Your task ▸
Your reply should be the complete data, reproduced exactly.

-------- Source material

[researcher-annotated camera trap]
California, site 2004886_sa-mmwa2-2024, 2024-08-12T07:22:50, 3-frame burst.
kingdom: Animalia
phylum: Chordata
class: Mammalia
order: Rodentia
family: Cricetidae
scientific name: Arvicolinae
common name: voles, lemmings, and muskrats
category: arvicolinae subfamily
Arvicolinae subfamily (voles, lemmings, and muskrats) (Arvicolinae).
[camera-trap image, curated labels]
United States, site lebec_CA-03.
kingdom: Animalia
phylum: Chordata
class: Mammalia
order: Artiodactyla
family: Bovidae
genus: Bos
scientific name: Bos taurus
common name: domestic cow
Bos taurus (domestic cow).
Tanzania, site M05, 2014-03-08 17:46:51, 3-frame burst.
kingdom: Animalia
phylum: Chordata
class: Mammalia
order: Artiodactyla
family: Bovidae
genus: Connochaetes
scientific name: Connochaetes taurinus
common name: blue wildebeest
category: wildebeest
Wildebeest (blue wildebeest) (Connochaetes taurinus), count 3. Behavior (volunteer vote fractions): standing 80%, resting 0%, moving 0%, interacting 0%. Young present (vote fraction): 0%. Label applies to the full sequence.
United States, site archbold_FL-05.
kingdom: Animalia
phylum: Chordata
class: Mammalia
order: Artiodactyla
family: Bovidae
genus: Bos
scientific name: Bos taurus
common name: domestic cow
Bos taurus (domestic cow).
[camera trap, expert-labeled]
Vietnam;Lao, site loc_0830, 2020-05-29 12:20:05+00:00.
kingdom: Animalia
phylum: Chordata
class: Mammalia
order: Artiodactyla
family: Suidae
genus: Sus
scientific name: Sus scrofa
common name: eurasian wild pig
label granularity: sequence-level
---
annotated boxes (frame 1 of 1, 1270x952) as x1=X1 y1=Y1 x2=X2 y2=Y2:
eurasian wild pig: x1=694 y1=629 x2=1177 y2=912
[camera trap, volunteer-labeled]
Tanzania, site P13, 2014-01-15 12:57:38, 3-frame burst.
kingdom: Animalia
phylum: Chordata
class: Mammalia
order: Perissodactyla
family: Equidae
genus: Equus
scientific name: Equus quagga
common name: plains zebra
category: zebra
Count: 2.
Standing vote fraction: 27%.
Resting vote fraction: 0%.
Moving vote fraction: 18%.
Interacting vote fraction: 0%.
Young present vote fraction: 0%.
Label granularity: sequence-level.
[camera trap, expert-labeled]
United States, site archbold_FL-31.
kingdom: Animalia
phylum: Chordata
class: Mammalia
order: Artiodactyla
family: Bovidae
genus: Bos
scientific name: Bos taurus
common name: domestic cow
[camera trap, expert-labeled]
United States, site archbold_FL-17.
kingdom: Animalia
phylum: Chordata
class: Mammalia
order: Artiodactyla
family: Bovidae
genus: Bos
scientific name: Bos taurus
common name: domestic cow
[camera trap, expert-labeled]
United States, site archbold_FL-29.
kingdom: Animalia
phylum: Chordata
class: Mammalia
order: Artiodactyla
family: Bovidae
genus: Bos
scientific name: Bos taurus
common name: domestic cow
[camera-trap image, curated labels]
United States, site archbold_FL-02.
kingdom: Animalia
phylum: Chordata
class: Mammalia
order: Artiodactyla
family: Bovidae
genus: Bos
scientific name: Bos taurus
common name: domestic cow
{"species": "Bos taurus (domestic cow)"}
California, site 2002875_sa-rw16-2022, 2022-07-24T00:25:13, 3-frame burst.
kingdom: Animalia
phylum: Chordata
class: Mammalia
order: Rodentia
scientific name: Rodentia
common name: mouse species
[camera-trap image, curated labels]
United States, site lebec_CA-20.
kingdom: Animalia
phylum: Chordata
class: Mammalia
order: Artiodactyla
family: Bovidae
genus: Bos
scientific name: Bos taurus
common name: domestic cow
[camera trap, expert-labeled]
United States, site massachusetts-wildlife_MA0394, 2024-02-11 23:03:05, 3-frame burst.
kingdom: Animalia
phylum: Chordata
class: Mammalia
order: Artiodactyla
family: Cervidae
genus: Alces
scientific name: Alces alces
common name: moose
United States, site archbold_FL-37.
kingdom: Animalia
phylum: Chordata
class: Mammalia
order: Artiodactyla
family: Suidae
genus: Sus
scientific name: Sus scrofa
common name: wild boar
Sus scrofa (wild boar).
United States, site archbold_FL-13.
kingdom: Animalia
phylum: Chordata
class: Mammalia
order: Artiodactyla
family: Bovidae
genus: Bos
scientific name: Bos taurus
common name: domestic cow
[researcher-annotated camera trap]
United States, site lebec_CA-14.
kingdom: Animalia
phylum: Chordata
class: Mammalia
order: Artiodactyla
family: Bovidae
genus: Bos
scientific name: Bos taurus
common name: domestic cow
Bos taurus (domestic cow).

----------------

Written response ▸
[researcher-annotated camera trap]
California, site 2004886_sa-mmwa2-2024, 2024-08-12T07:22:50, 3-frame burst.
kingdom: Animalia
phylum: Chordata
class: Mammalia
order: Rodentia
family: Cricetidae
scientific name: Arvicolinae
common name: voles, lemmings, and muskrats
category: arvicolinae subfamily
Arvicolinae subfamily (voles, lemmings, and muskrats) (Arvicolinae).
[camera-trap image, curated labels]
United States, site lebec_CA-03.
kingdom: Animalia
phylum: Chordata
class: Mammalia
order: Artiodactyla
family: Bovidae
genus: Bos
scientific name: Bos taurus
common name: domestic cow
Bos taurus (domestic cow).
Tanzania, site M05, 2014-03-08 17:46:51, 3-frame burst.
kingdom: Animalia
phylum: Chordata
class: Mammalia
order: Artiodactyla
family: Bovidae
genus: Connochaetes
scientific name: Connochaetes taurinus
common name: blue wildebeest
category: wildebeest
Wildebeest (blue wildebeest) (Connochaetes taurinus), count 3. Behavior (volunteer vote fractions): standing 80%, resting 0%, moving 0%, interacting 0%. Young present (vote fraction): 0%. Label applies to the full sequence.
United States, site archbold_FL-05.
kingdom: Animalia
phylum: Chordata
class: Mammalia
order: Artiodactyla
family: Bovidae
genus: Bos
scientific name: Bos taurus
common name: domestic cow
Bos taurus (domestic cow).
[camera trap, expert-labeled]
Vietnam;Lao, site loc_0830, 2020-05-29 12:20:05+00:00.
kingdom: Animalia
phylum: Chordata
class: Mammalia
order: Artiodactyla
family: Suidae
genus: Sus
scientific name: Sus scrofa
common name: eurasian wild pig
label granularity: sequence-level
---
annotated boxes (frame 1 of 1, 1270x952) as x1=X1 y1=Y1 x2=X2 y2=Y2:
eurasian wild pig: x1=694 y1=629 x2=1177 y2=912
[camera trap, volunteer-labeled]
Tanzania, site P13, 2014-01-15 12:57:38, 3-frame burst.
kingdom: Animalia
phylum: Chordata
class: Mammalia
order: Perissodactyla
family: Equidae
genus: Equus
scientific name: Equus quagga
common name: plains zebra
category: zebra
Count: 2.
Standing vote fraction: 27%.
Resting vote fraction: 0%.
Moving vote fraction: 18%.
Interacting vote fraction: 0%.
Young present vote fraction: 0%.
Label granularity: sequence-level.
[camera trap, expert-labeled]
United States, site archbold_FL-31.
kingdom: Animalia
phylum: Chordata
class: Mammalia
order: Artiodactyla
family: Bovidae
genus: Bos
scientific name: Bos taurus
common name: domestic cow
[camera trap, expert-labeled]
United States, site archbold_FL-17.
kingdom: Animalia
phylum: Chordata
class: Mammalia
order: Artiodactyla
family: Bovidae
genus: Bos
scientific name: Bos taurus
common name: domestic cow
[camera trap, expert-labeled]
United States, site archbold_FL-29.
kingdom: Animalia
phylum: Chordata
class: Mammalia
order: Artiodactyla
family: Bovidae
genus: Bos
scientific name: Bos taurus
common name: domestic cow
[camera-trap image, curated labels]
United States, site archbold_FL-02.
kingdom: Animalia
phylum: Chordata
class: Mammalia
order: Artiodactyla
family: Bovidae
genus: Bos
scientific name: Bos taurus
common name: domestic cow
{"species": "Bos taurus (domestic cow)"}
California, site 2002875_sa-rw16-2022, 2022-07-24T00:25:13, 3-frame burst.
kingdom: Animalia
phylum: Chordata
class: Mammalia
order: Rodentia
scientific name: Rodentia
common name: mouse species
[camera-trap image, curated labels]
United States, site lebec_CA-20.
kingdom: Animalia
phylum: Chordata
class: Mammalia
order: Artiodactyla
family: Bovidae
genus: Bos
scientific name: Bos taurus
common name: domestic cow
[camera trap, expert-labeled]
United States, site massachusetts-wildlife_MA0394, 2024-02-11 23:03:05, 3-frame burst.
kingdom: Animalia
phylum: Chordata
class: Mammalia
order: Artiodactyla
family: Cervidae
genus: Alces
scientific name: Alces alces
common name: moose
United States, site archbold_FL-37.
kingdom: Animalia
phylum: Chordata
class: Mammalia
order: Artiodactyla
family: Suidae
genus: Sus
scientific name: Sus scrofa
common name: wild boar
Sus scrofa (wild boar).
United States, site archbold_FL-13.
kingdom: Animalia
phylum: Chordata
class: Mammalia
order: Artiodactyla
family: Bovidae
genus: Bos
scientific name: Bos taurus
common name: domestic cow
[researcher-annotated camera trap]
United States, site lebec_CA-14.
kingdom: Animalia
phylum: Chordata
class: Mammalia
order: Artiodactyla
family: Bovidae
genus: Bos
scientific name: Bos taurus
common name: domestic cow
Bos taurus (domestic cow).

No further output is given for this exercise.